Web image-caption data
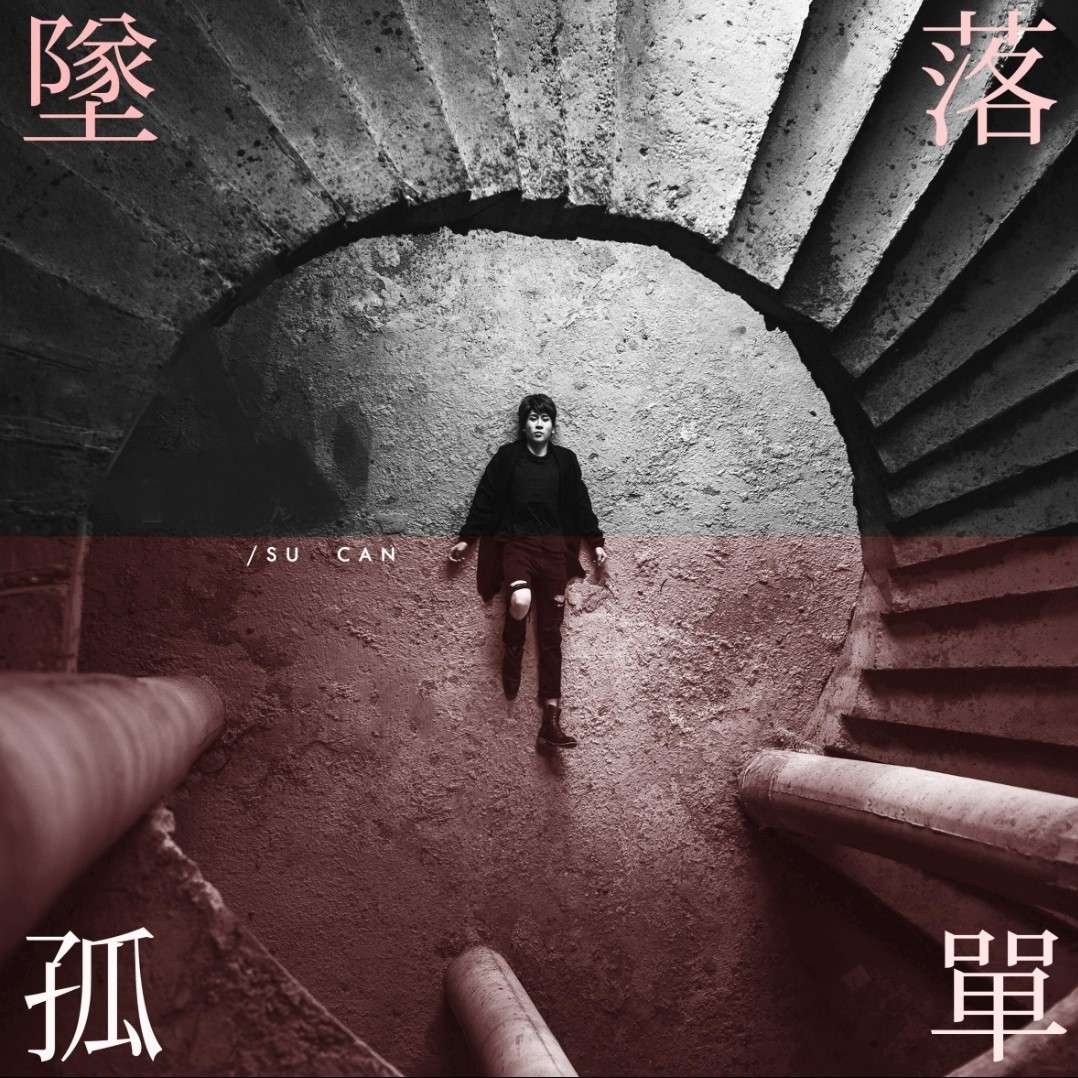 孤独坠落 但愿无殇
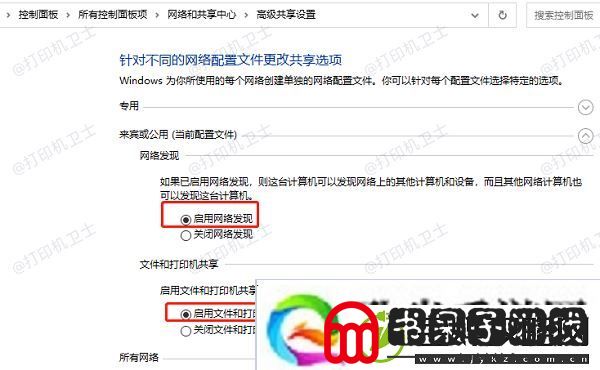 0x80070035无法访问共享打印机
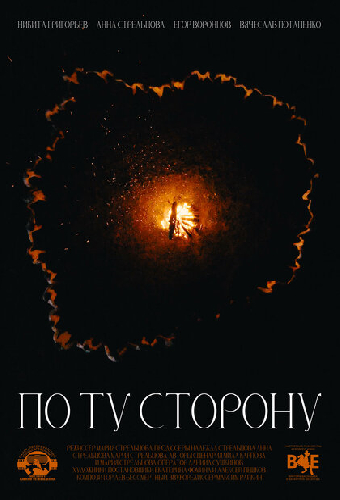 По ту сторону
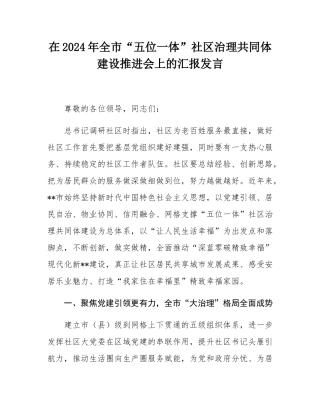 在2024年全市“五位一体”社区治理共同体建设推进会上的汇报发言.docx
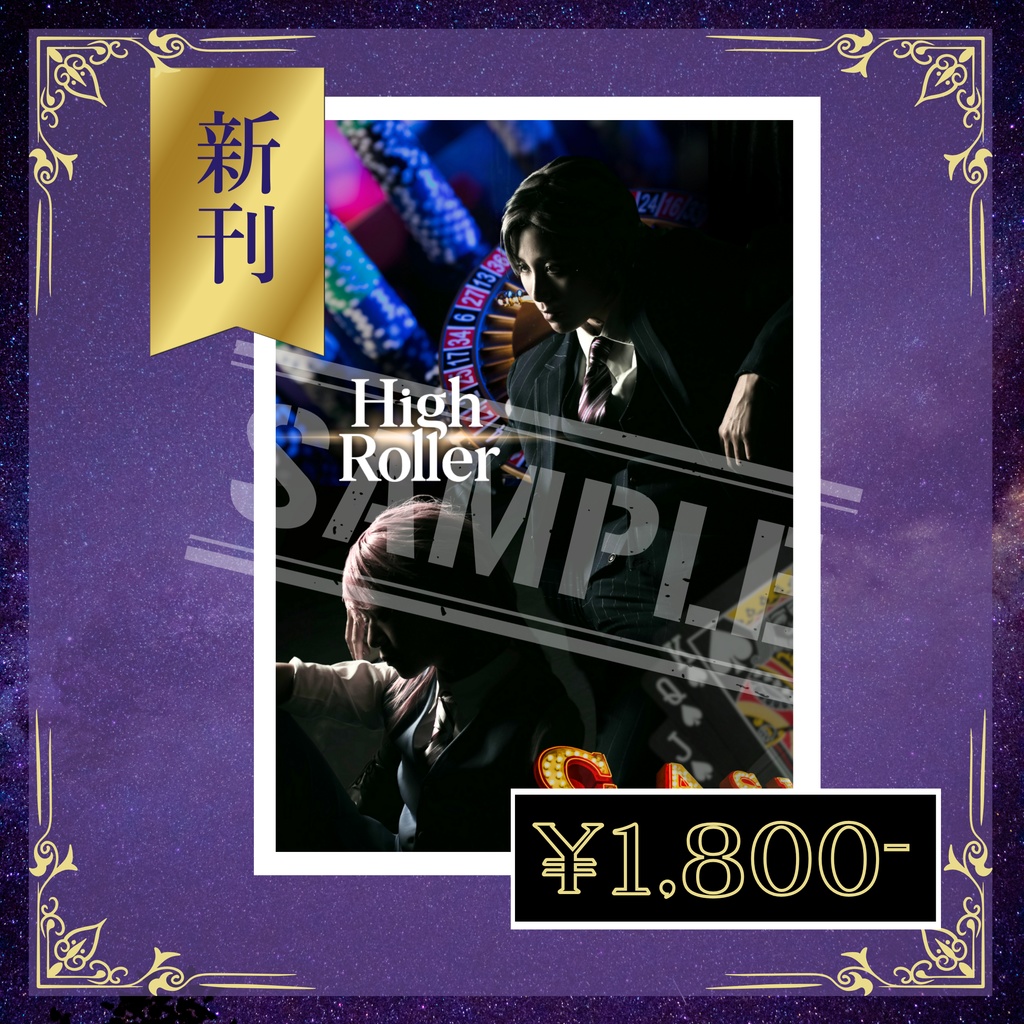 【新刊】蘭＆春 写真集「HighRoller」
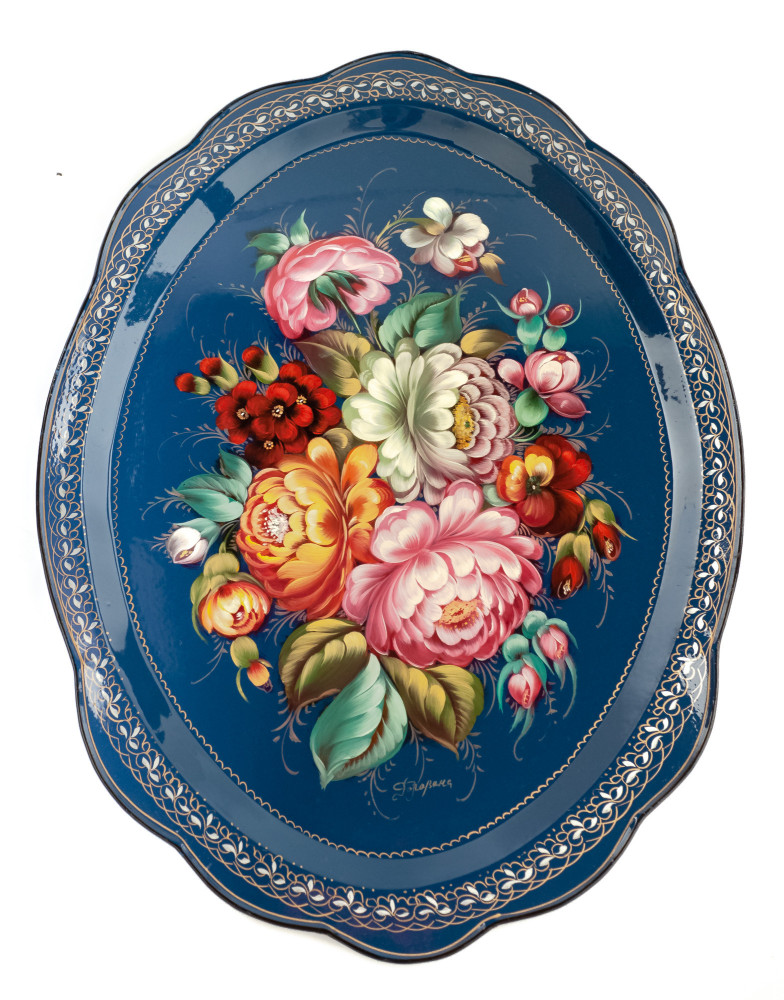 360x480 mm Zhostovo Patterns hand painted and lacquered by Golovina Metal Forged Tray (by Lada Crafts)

▶ **Description of the task**
Please retype every one of the entries above word for word, leaving out the pictures.

▶ **Answer to the exercise**
 孤独坠落 但愿无殇
 0x80070035无法访问共享打印机
 По ту сторону
 在2024年全市“五位一体”社区治理共同体建设推进会上的汇报发言.docx
 【新刊】蘭＆春 写真集「HighRoller」
 360x480 mm Zhostovo Patterns hand painted and lacquered by Golovina Metal Forged Tray (by Lada Crafts)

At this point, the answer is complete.